The Quincy mills rely in large part on the sale of national forest timber for their raw material. Sierra Pacific constructed the small-log mill when it appeared the Herger-Feinstein Quincy Library Group Forest Recovery Act (QLG) would pass in Congress. That law, approved in 1998, promoted tree thinning on national forest timberlands to reduce the threat of wildfires while providing raw material for local manufacturing. It was anticipated that the QLG Act would result in the harvest of enough small diameter trees to run the mill.
Unfortunately, environmental activists have brought a series of appeals and lawsuits against these projects, drastically reducing the amount of timber available for harvest. Overall, the Forest Service has been able to achieve less than 20% of its QLG sawlog sales target due to appeals and litigation. Nearly two-thirds of the current year’s timber sale program is enjoined or withheld from sale pending the outcome of litigation.

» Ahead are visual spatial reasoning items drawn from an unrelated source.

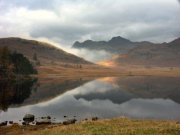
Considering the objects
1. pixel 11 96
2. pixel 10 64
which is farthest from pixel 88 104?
pixel 10 64

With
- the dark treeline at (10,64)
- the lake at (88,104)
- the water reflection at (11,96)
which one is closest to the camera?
the lake at (88,104)

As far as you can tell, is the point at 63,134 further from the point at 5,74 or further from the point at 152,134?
the point at 5,74

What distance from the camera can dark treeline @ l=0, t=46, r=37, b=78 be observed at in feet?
282

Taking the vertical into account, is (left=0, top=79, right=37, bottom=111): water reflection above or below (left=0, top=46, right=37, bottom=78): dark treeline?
below

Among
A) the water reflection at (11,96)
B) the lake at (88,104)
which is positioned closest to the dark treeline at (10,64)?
the water reflection at (11,96)

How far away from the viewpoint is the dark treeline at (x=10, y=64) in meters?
86.0

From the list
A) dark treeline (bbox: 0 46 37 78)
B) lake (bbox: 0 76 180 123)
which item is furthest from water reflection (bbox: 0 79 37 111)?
dark treeline (bbox: 0 46 37 78)

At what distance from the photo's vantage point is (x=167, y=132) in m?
14.0

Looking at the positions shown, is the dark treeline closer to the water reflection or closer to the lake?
the water reflection

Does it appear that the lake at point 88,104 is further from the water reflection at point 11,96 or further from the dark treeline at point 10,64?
the dark treeline at point 10,64

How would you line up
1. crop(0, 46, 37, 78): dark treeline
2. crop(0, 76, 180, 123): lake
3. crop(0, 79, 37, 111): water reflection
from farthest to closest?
crop(0, 46, 37, 78): dark treeline → crop(0, 79, 37, 111): water reflection → crop(0, 76, 180, 123): lake

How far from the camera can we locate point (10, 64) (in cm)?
9119

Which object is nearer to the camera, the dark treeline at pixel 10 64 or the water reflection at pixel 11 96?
the water reflection at pixel 11 96

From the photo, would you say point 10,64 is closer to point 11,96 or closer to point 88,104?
point 11,96
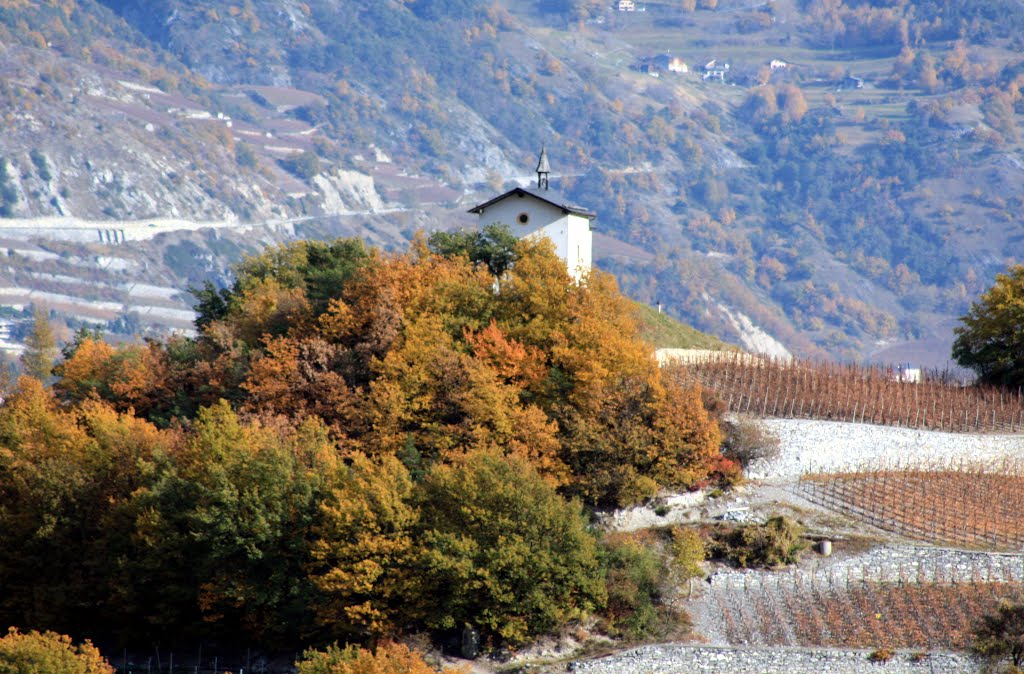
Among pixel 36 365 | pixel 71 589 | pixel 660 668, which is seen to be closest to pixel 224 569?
pixel 71 589

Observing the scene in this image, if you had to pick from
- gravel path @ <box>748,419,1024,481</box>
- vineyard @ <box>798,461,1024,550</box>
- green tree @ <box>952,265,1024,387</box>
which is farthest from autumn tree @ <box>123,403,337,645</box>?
green tree @ <box>952,265,1024,387</box>

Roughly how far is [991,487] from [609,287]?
16.0 m

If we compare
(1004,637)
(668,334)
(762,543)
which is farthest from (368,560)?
(668,334)

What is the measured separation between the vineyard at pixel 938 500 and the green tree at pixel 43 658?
25434mm

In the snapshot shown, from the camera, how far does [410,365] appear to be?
5819 centimetres

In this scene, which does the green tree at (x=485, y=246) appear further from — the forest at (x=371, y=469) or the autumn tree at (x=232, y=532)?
the autumn tree at (x=232, y=532)

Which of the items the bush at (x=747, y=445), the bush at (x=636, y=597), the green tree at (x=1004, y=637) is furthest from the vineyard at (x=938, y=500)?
the green tree at (x=1004, y=637)

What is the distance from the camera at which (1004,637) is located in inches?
1673

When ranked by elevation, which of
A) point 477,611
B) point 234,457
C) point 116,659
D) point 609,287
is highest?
point 609,287

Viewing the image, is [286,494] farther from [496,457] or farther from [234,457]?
[496,457]

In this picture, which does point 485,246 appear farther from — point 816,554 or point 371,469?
point 816,554

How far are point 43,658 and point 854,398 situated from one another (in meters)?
33.3

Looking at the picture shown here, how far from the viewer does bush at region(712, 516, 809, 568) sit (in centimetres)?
5212

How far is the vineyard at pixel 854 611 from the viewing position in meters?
47.1
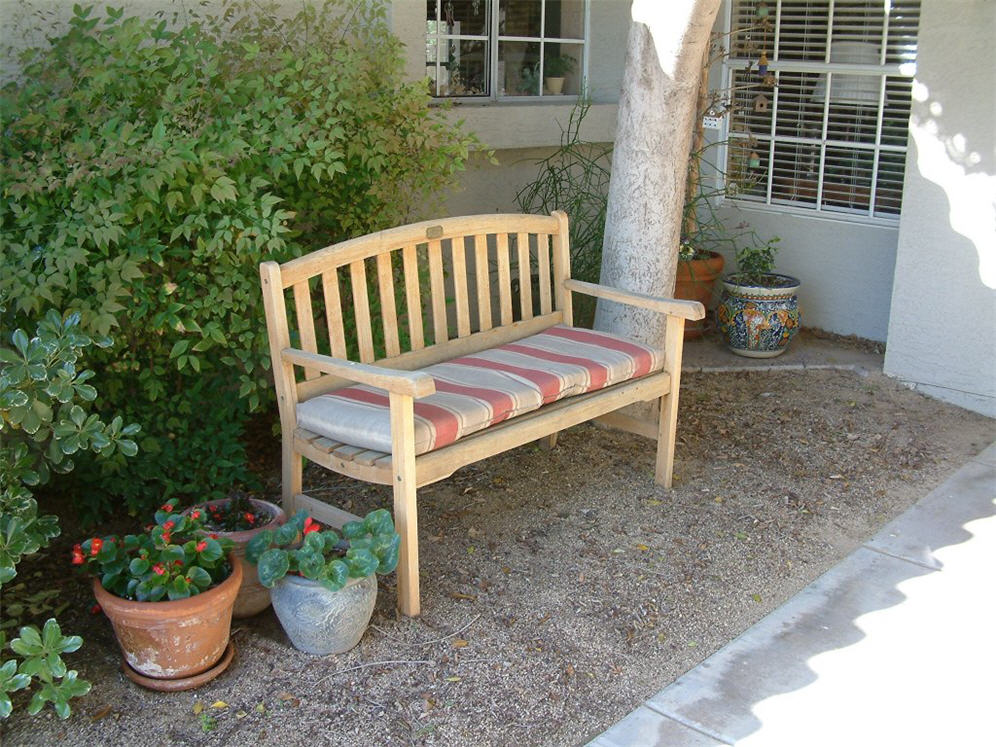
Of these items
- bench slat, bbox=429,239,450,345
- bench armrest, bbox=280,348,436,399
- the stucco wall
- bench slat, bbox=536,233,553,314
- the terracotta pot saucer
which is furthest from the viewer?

Workers at the Quincy mills are represented by the Carpenter’s Industrial Council. Employees and union representatives were informed of the mill closure during meetings today. Sierra Pacific spokesman Mark Pawlicki stated “SPI will consider affected employees for other potential opportunities within the company for those who are interested in relocating or transferring.”
Sierra Pacific Industries is a third-generation family-owned forest products company based in Anderson, California. The firm owns and manages nearly 1.9 million acres of timberland in California and Washington, and is the second largest lumber producer in the U.S. Sierra Pacific is committed to managing its lands in a responsible and sustainable manner to protect the environment while providing quality wood products for consumers.